On Sunday, the Foreign Ministry of the UAE summoned the ambassador of Qatar over remarks made by Dr Yusuf Al Qaradawi in his Friday sermon in Doha on January 25. Al Qaradawi had said that “the UAE stands against any Islamic rule, and imprisons its sympathizers”. Later, H E Dr Khalid Al Attiyah, Qatar’s Foreign Minister, said in an interview on Qatar TV that Yusuf Al Qaradawi’s words do not reflect the foreign policy of the State of Qatar, and its foreign policy is always articulated through official channels, not through any other platform.
Of course, this is not the first time, and it will not be the last, when there are tensions and bickering between the Gulf states. Tensions occur repeatedly in various fields and they are not limited to differences of opinion among leaders. If we go back a little, we will find that there were tensions because of a football match, a television series, a song, a poem, or because of tweets in social networking sites. These tensions affect even members of one household. In the past, members of a particular tribe had moved from their location to another place and tribe due to tensions with their original tribe. 

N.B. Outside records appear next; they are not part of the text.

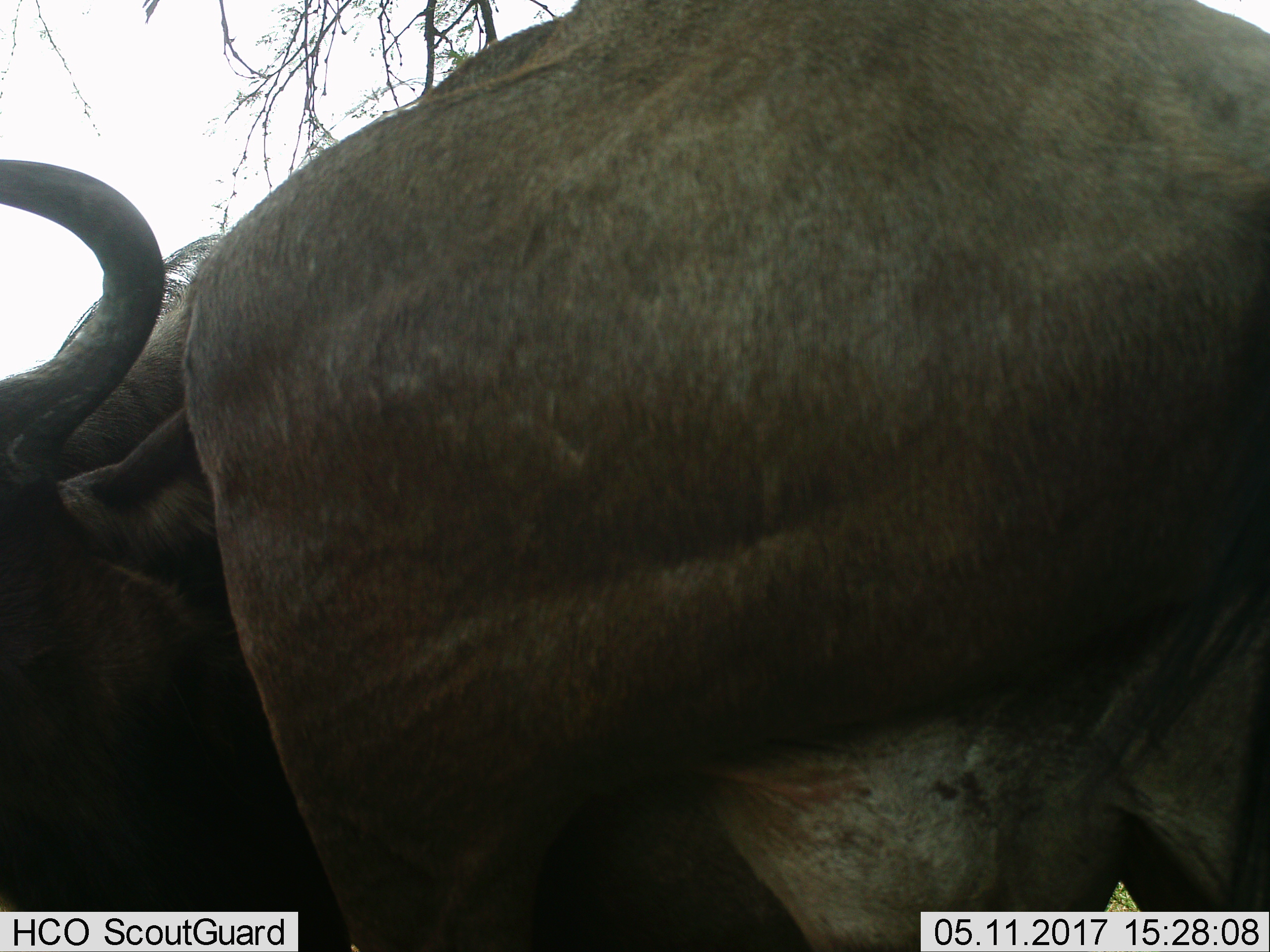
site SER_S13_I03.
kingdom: Animalia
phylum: Chordata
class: Mammalia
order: Artiodactyla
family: Bovidae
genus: Connochaetes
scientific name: Connochaetes taurinus taurinus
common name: blue wildebeest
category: wildebeestblue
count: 1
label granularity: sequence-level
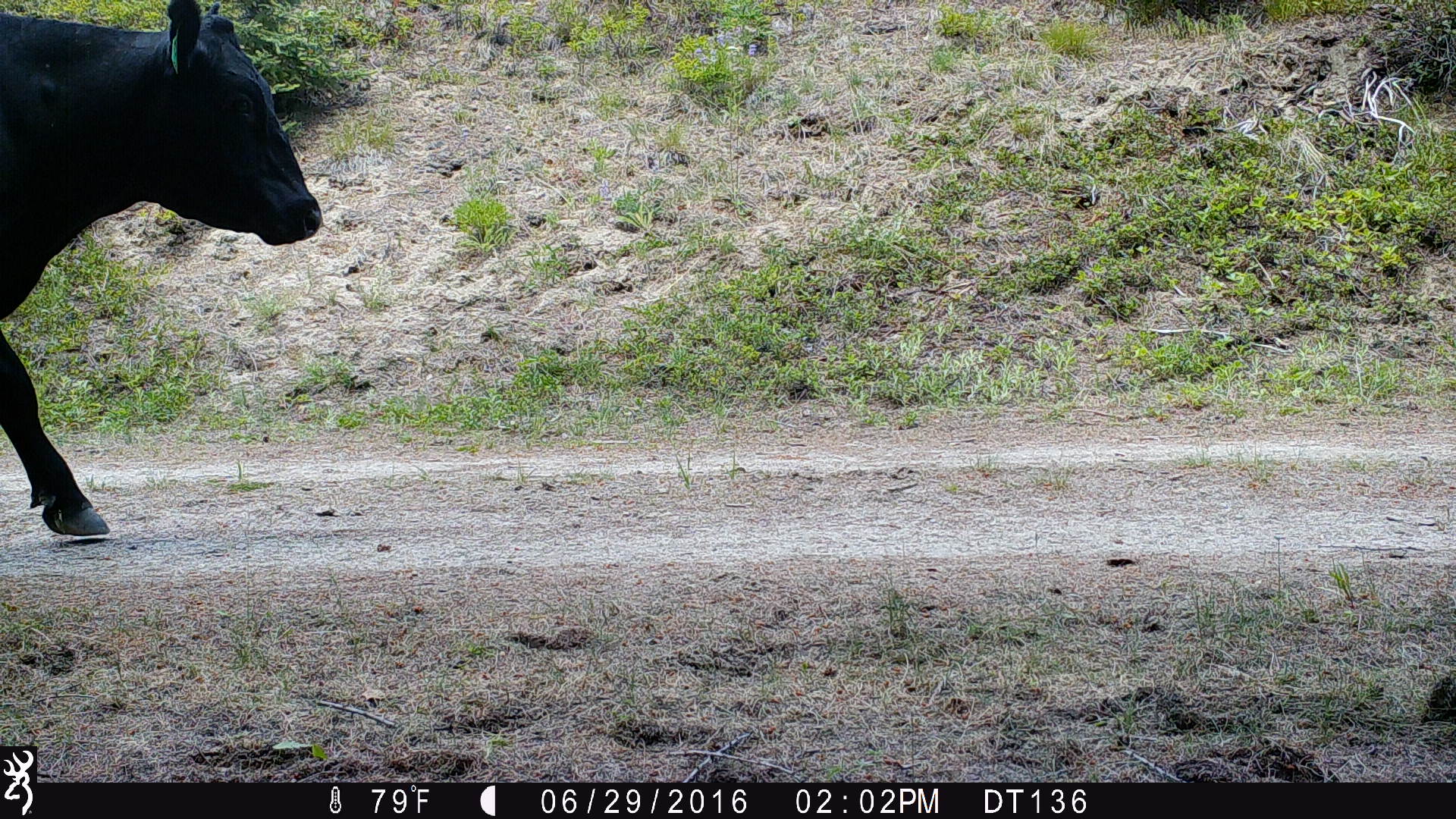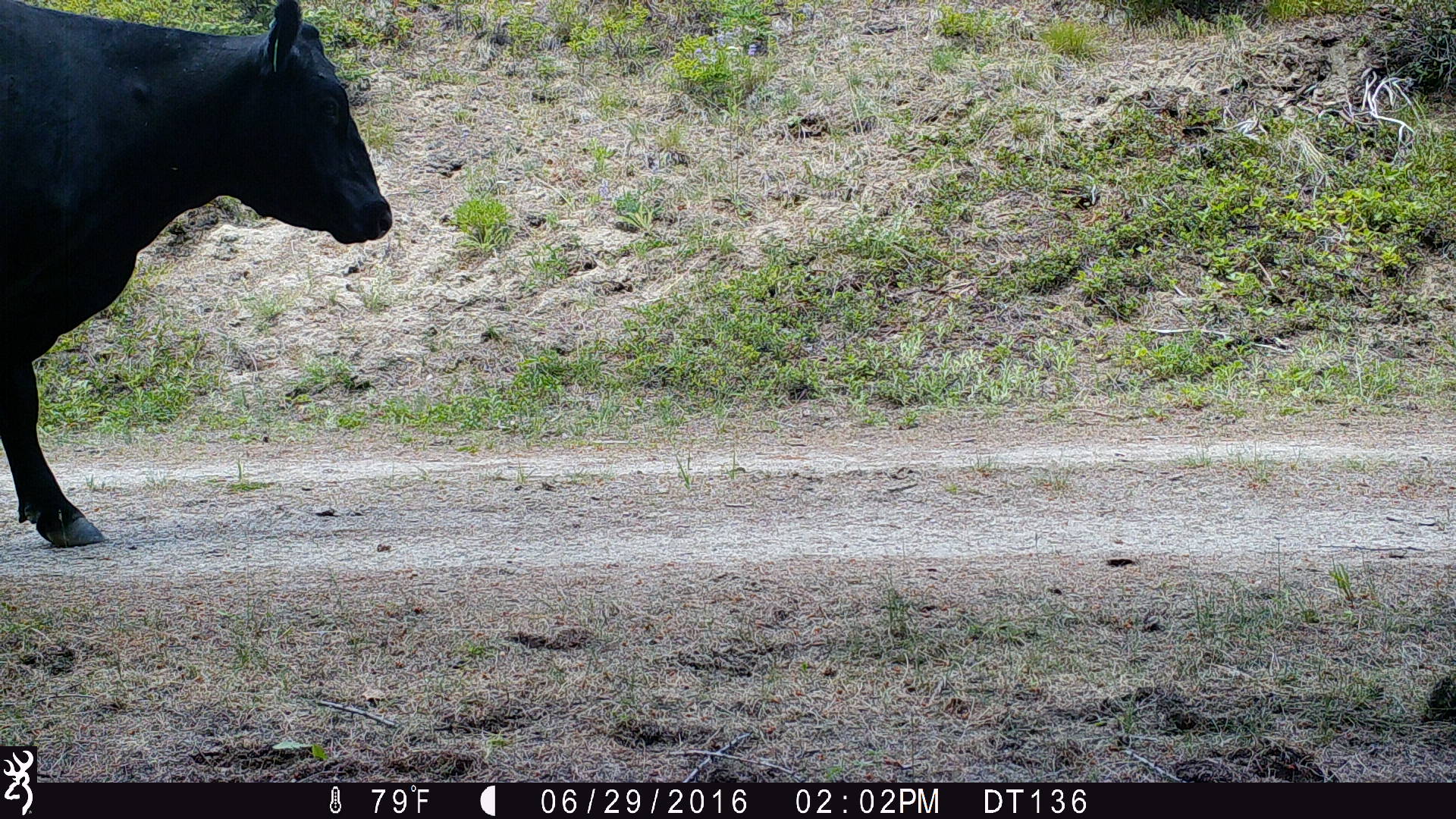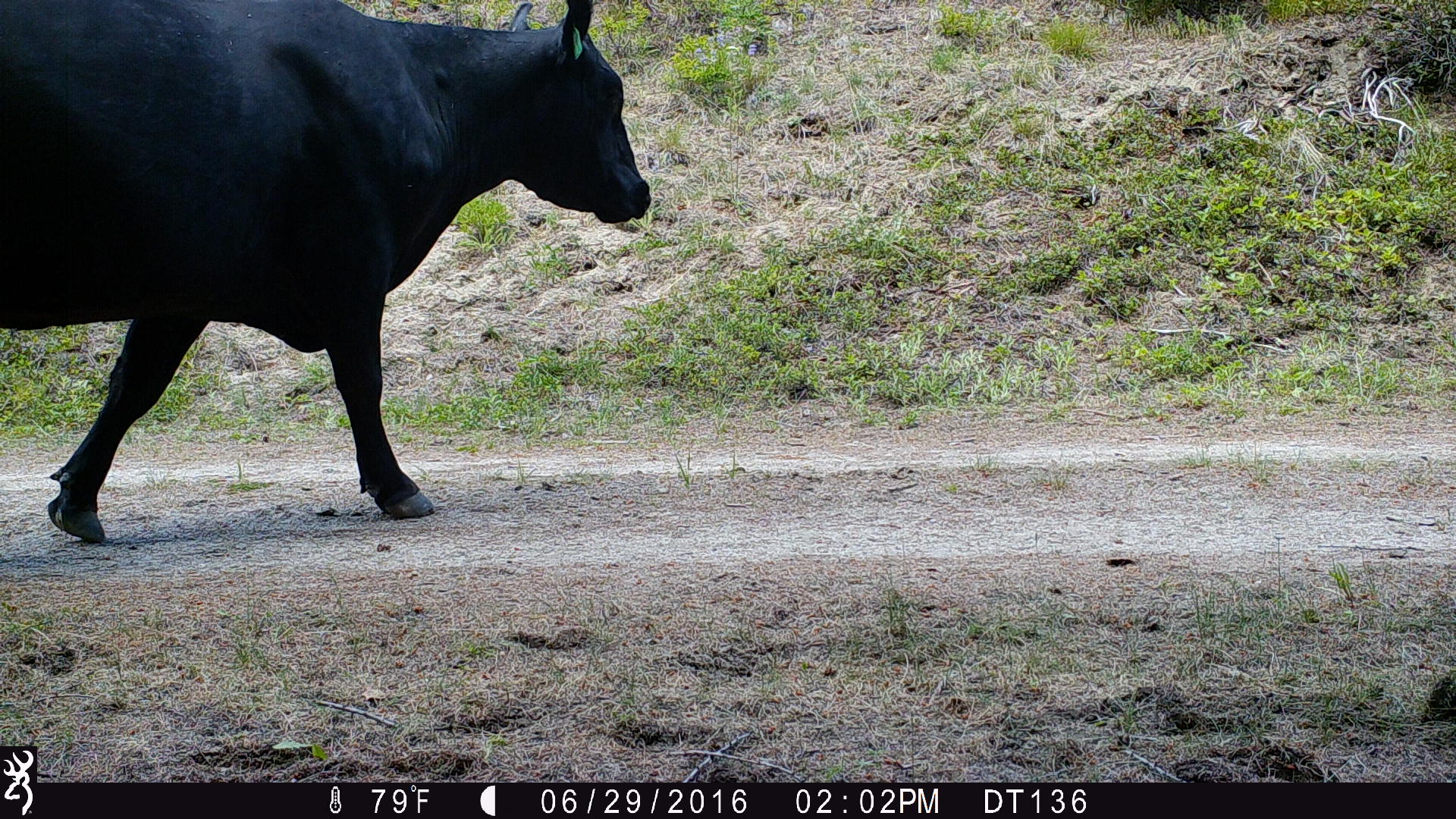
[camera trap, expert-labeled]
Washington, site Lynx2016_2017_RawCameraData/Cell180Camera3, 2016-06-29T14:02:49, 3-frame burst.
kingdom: Animalia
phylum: Chordata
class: Mammalia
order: Artiodactyla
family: Bovidae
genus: Bos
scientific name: Bos taurus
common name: domestic cattle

We must understand that there is always tension in human relations but it’s our maturity, awareness and education that keeps us closer and united.
There is no doubt that the Arab revolution has caused division and discrimination among Arab people, caused by regimes, governments, parties with narrow interests, or due to mixing of religion and politics, or politics with culture, and all this is orchestrated to divert public attention from real and serious issues.
Some countries use financial incentives to influence others, some launch media campaigns against other countries in the name of freedom of expression, while others use mosques for partisan interests -- all these will take us back to the old days when tribes fought against each other.
We cannot attain the progress of the developed world and countries of the European Union without changing out negative perceptions. Arabs must embrace the teachings of our religion and realize that Gulf unity is more important and stronger than we think. 
A statement from a mosque or tweets should not damage our unity, and it’s not possible as long as we remain committed to the teaching of Holy Quran and of our Prophet (Peace Be Upon Him).